WHEREFORE, the Petition is DENIED and the assailed Decision, dated October 26, 1989, and Resolution dated January 4, 1991, of the Court of Appeals AFFIRMED. No pronouncement as to costs.


Romero (Chairman), Vitug, Panganiban, and Gonzaga-Reyes, JJ., concur.

[1] Annex "A" of Petition, Rollo, pp. 21-27.

[2] Annex "B" of Petition, Rollo, p. 28.

[3] Third Division, composed of Associate Justices: Santiago M. Kapunan (Chairman and ponente), Minerva Gonzaga-Reyes (member), and Asaali S. Isnani (acting member).

[4] Annex"C" of Petition, Rollo, pp. 20-35.

[5] Presided by Judge Alfredo J. Gustilo.

[6] Decision, Annex "C" of Petition, Rollo, p. 35.

[7] Decision, Annex "A" of Petition, Rollo, p. 24.

[8] Decision Annex "A" of Petition, Rollo, p. 27.

[9] Petition, Rollo, p. 8.

[10] Now Section 3(aa), Rule 131 of the Revised Rules of Court.

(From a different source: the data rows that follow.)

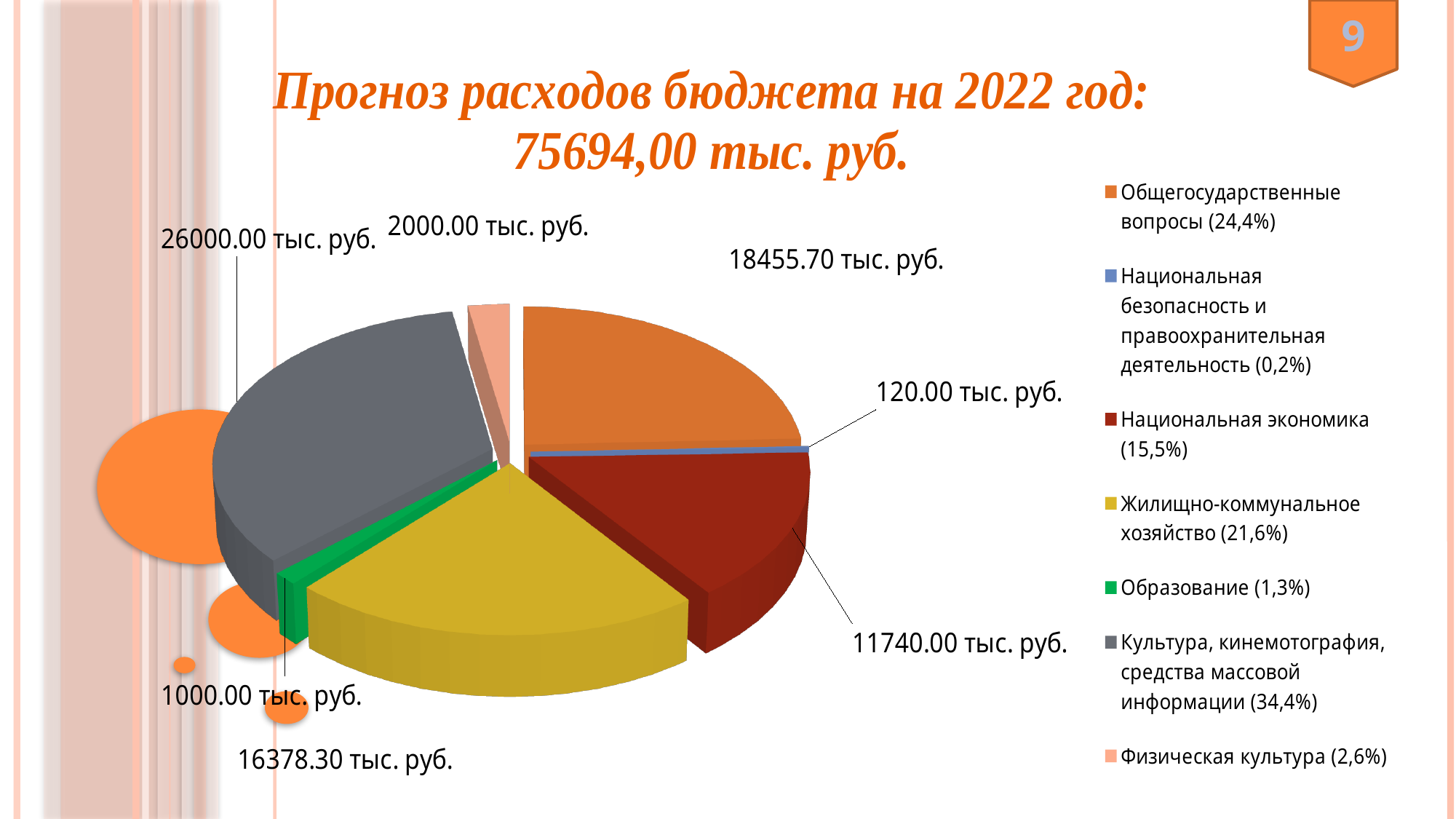
What share of the pie does Жилищно-коммунальное хозяйство represent? 21,6% What is the value for Образование? 1000.00 тыс. руб. Which is larger, the value for Физическая культура or the value for Образование? Физическая культура How many categories does the pie chart show? 7 Which category has the largest slice of the pie? Культура, кинемотография, средства массовой информации What is the title of the chart? Прогноз расходов бюджета на 2022 год: 75694,00 тыс. руб. Which category has the smallest slice of the pie? Национальная безопасность и правоохранительная деятельность What is the value for Жилищно-коммунальное хозяйство? 16378.30 тыс. руб. What is the value for Национальная экономика? 11740.00 тыс. руб. What is the value for Общегосударственные вопросы? 18455.70 тыс. руб. What is the difference between the values for Культура, кинемотография, средства массовой информации and Общегосударственные вопросы? 7544.30 тыс. руб. What kind of chart is shown on the slide? pie chart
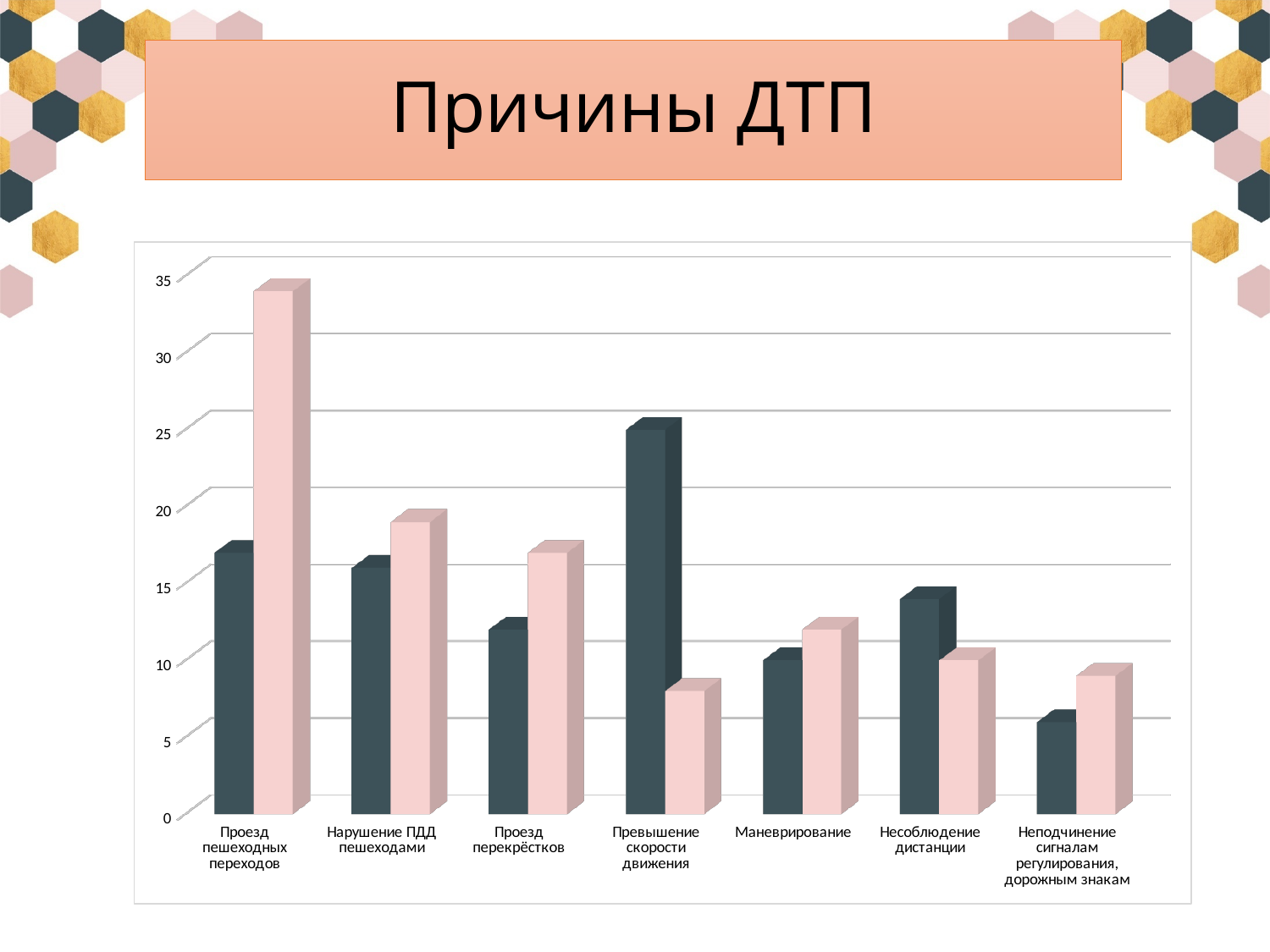
For Несоблюдение дистанции, which bar is taller, the dark one or the pink one? the dark one Which category has the tallest dark bar? Превышение скорости движения Which category has the shortest dark bar? Неподчинение сигналам регулирования, дорожным знакам Which category has the tallest pink bar? Проезд пешеходных переходов Is the pink bar for Проезд пешеходных переходов greater or less than 30? greater For Превышение скорости движения, which bar is taller, the dark one or the pink one? the dark one What kind of chart is shown on the slide? bar chart How many categories are shown on the x axis of the chart? 7 Is the pink bar for Превышение скорости движения greater or less than 10? less How many bars are plotted for each category in the chart? 2 What is the title of the slide containing the chart? Причины ДТП Is the dark bar for Превышение скорости движения greater or less than 20? greater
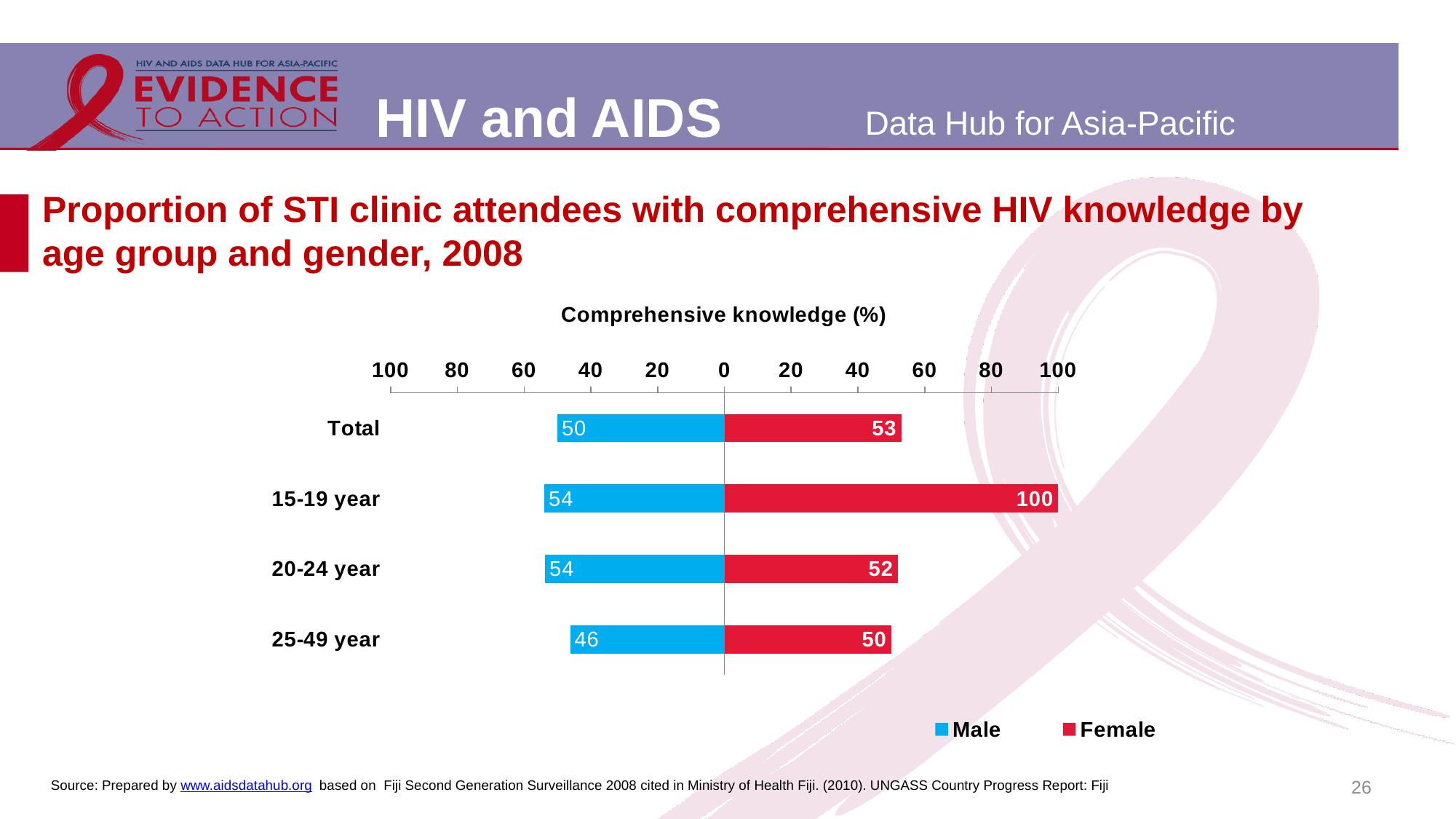
Which category has the lowest Male value? 25-49 year What is the Female value for Total? 53 What is the Male value for the 25-49 year age group? 46 What is the Female value for the 15-19 year age group? 100 What colour represents the Female series? Red For the 20-24 year age group, which is larger, the Male value or the Female value? Male What is the difference between the Female and Male values for the 15-19 year age group? 46 How many age-group categories (including Total) are shown on the chart? 4 What is the Male value for the 20-24 year age group? 54 Which category has the highest Female value? 15-19 year How many series does the legend list? 2 What kind of chart is shown on the slide? Bar chart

[11] Decision, Annex "C," Rollo, p. 31.

[12] 133 SCRA 106, p. 109.

[13] Id., p. 109.

[14] Fernandez vs. Puatu, et al., 102 Phil. 363, p. 372.

[15] See p. 7 of the Decision of the Court of Appeals, (Annex "A").

[16] Ibid.

[17] Ibid.

[18] Ibid.

[19] See pp. 7-8 of the Court of Appeals' Decision.

[20] G.R. No. 118904, April 20, 1998, citing Pugueda vs. Trias, 4 SCRA 849, 855 [March 31, 1962].

[21] Decision, Annex "A", Rollo, pp. 24-25.

[22] Not appended to the petition.

[23] Petition, Rollo, p. 17.

[24] Trinidad vs. Court of Appeals, et al., G.R. No. 118904, [April 20, 1989], citing: Summa Insurance Corp. vs. Court of Appeals, 253 SCRA 175, 185 [February 5, 1996]; New Testament Church of God vs. Court of Appeals, 246 SCRA 266, 269, [July 14, 1995]; Sapu-an vs. Court of Appeals, 214 SCRA 701, 706 [October 19, 1992]; Republic vs. Court of Appeals, ibid.